Online dating is desperate

One in five relationships in the UK starts online, and it's predicted that 70 per cent of the population will have met online by 2040. Compare this to the 6 per cent of relationships that start in bars and pubs, we can get a clear picture of where we are heading.
Most people turn to online dating on platforms such as Omegle, OKCupid and Tinder because their lives are busy, or they don't meet many people with similar interests to them. 
Paula Hall, a relationship counsellor at Relate says that "[Couples who meet online] are more likely to be on a level playing field and share the same agenda. Any relationship that forms is more likely to be based on a shared value system, the same interests, the same legwork as opposed to a relationship based on chemistry alone, which, as we all know, is the quality that tends to fade first in a relationship.”
If you're over 40 and curious about online dating, join Reader's Digest Dating

Men don't want to date successful women

Well, this one really is a bugbear. 87 per cent of single men would consider dating someone with a successful career, even if that means they make more money than them. 44 per cent think that it's very important that the woman they date have a successful career.
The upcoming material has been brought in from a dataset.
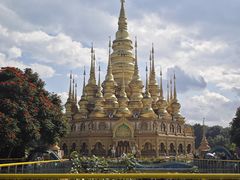 -西双版纳勐泐文化旅游区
Men should always ask women out

Just to add to the previous statement, there is no rule book when it comes to dating and 90 per cent of single men are completely comfortable being asked out by a woman.
If the urge takes you, do it, it doesn't matter what your gender is. If you don't ask, you don't get.

Gay and lesbian people experience love differently

The average fall in love rate for each sexuality is as follows:
Heterosexual singles report falling in love an average of 3.5 times in their life.
Gay men report falling in love and average of 4.5 times.
Lesbians report falling in love 3.1 times.

Sexual attraction isn't important for seniors

Sex over 70 is still very important. In fact, over 80 per cent of people aged 70 wouldn't consider dating someone they weren't sexually attracted to—even if they had everything else going for them.

Older people are more prudish when it comes to dating

Actually, the over 50s are more open to casual dating than their youthful counterparts. They are just as likely to have one-night stands, and friends-with-benefits relationships.